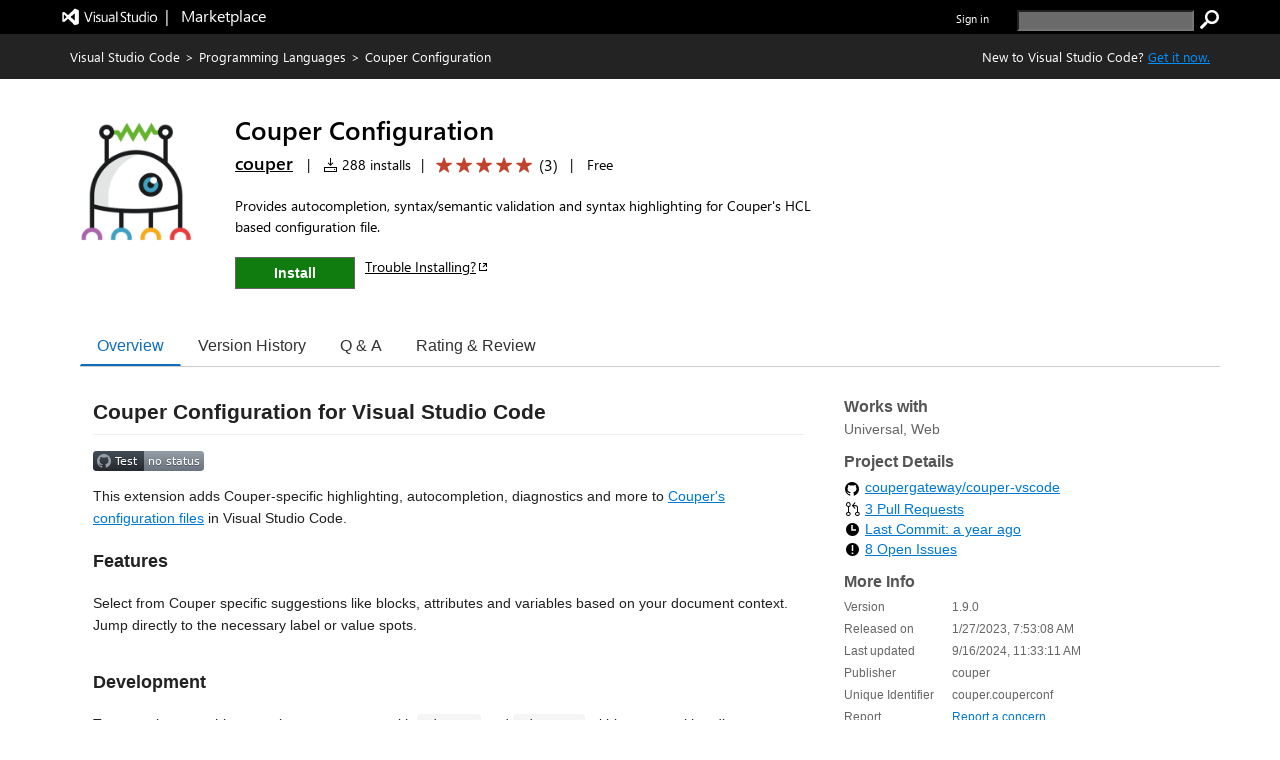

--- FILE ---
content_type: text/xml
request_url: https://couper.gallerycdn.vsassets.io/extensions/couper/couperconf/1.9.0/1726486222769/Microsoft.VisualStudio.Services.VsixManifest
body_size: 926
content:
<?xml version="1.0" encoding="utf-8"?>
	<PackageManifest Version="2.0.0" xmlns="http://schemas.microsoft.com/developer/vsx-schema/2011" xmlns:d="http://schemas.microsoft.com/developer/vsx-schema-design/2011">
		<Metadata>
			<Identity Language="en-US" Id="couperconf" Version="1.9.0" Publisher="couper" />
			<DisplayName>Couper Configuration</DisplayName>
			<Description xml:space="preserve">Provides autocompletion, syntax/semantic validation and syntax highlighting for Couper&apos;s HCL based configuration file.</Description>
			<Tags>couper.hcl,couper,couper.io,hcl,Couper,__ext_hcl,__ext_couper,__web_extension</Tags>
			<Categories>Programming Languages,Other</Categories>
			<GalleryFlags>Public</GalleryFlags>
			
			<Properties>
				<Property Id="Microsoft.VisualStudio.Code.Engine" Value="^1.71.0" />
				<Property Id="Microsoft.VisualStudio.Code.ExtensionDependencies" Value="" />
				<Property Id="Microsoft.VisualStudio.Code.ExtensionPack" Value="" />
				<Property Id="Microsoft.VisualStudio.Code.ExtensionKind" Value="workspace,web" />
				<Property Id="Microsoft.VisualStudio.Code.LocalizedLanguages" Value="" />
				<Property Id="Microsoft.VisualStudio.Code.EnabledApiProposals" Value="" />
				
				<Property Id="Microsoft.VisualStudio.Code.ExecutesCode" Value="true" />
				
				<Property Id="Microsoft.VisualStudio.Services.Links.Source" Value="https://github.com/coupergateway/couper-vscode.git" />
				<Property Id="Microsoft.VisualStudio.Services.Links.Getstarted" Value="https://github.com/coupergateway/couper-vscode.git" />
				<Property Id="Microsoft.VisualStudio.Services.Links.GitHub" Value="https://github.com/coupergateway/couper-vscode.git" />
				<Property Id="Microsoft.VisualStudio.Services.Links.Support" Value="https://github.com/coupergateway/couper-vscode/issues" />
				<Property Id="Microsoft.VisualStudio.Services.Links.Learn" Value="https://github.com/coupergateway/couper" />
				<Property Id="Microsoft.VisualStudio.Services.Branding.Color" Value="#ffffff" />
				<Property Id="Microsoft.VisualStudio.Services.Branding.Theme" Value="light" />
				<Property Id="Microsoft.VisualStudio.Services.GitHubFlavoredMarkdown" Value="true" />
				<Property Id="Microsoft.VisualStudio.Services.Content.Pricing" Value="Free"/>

※ ※ ※

THE TASK:
Each entry needs to be retyped exactly; the pictures stay out.

OUTPUT:
--- FILE ---
content_type: text/xml
request_url: https://couper.gallerycdn.vsassets.io/extensions/couper/couperconf/1.9.0/1726486222769/Microsoft.VisualStudio.Services.VsixManifest
body_size: 926
content:
<?xml version="1.0" encoding="utf-8"?>
	<PackageManifest Version="2.0.0" xmlns="http://schemas.microsoft.com/developer/vsx-schema/2011" xmlns:d="http://schemas.microsoft.com/developer/vsx-schema-design/2011">
		<Metadata>
			<Identity Language="en-US" Id="couperconf" Version="1.9.0" Publisher="couper" />
			<DisplayName>Couper Configuration</DisplayName>
			<Description xml:space="preserve">Provides autocompletion, syntax/semantic validation and syntax highlighting for Couper&apos;s HCL based configuration file.</Description>
			<Tags>couper.hcl,couper,couper.io,hcl,Couper,__ext_hcl,__ext_couper,__web_extension</Tags>
			<Categories>Programming Languages,Other</Categories>
			<GalleryFlags>Public</GalleryFlags>
			
			<Properties>
				<Property Id="Microsoft.VisualStudio.Code.Engine" Value="^1.71.0" />
				<Property Id="Microsoft.VisualStudio.Code.ExtensionDependencies" Value="" />
				<Property Id="Microsoft.VisualStudio.Code.ExtensionPack" Value="" />
				<Property Id="Microsoft.VisualStudio.Code.ExtensionKind" Value="workspace,web" />
				<Property Id="Microsoft.VisualStudio.Code.LocalizedLanguages" Value="" />
				<Property Id="Microsoft.VisualStudio.Code.EnabledApiProposals" Value="" />
				
				<Property Id="Microsoft.VisualStudio.Code.ExecutesCode" Value="true" />
				
				<Property Id="Microsoft.VisualStudio.Services.Links.Source" Value="https://github.com/coupergateway/couper-vscode.git" />
				<Property Id="Microsoft.VisualStudio.Services.Links.Getstarted" Value="https://github.com/coupergateway/couper-vscode.git" />
				<Property Id="Microsoft.VisualStudio.Services.Links.GitHub" Value="https://github.com/coupergateway/couper-vscode.git" />
				<Property Id="Microsoft.VisualStudio.Services.Links.Support" Value="https://github.com/coupergateway/couper-vscode/issues" />
				<Property Id="Microsoft.VisualStudio.Services.Links.Learn" Value="https://github.com/coupergateway/couper" />
				<Property Id="Microsoft.VisualStudio.Services.Branding.Color" Value="#ffffff" />
				<Property Id="Microsoft.VisualStudio.Services.Branding.Theme" Value="light" />
				<Property Id="Microsoft.VisualStudio.Services.GitHubFlavoredMarkdown" Value="true" />
				<Property Id="Microsoft.VisualStudio.Services.Content.Pricing" Value="Free"/>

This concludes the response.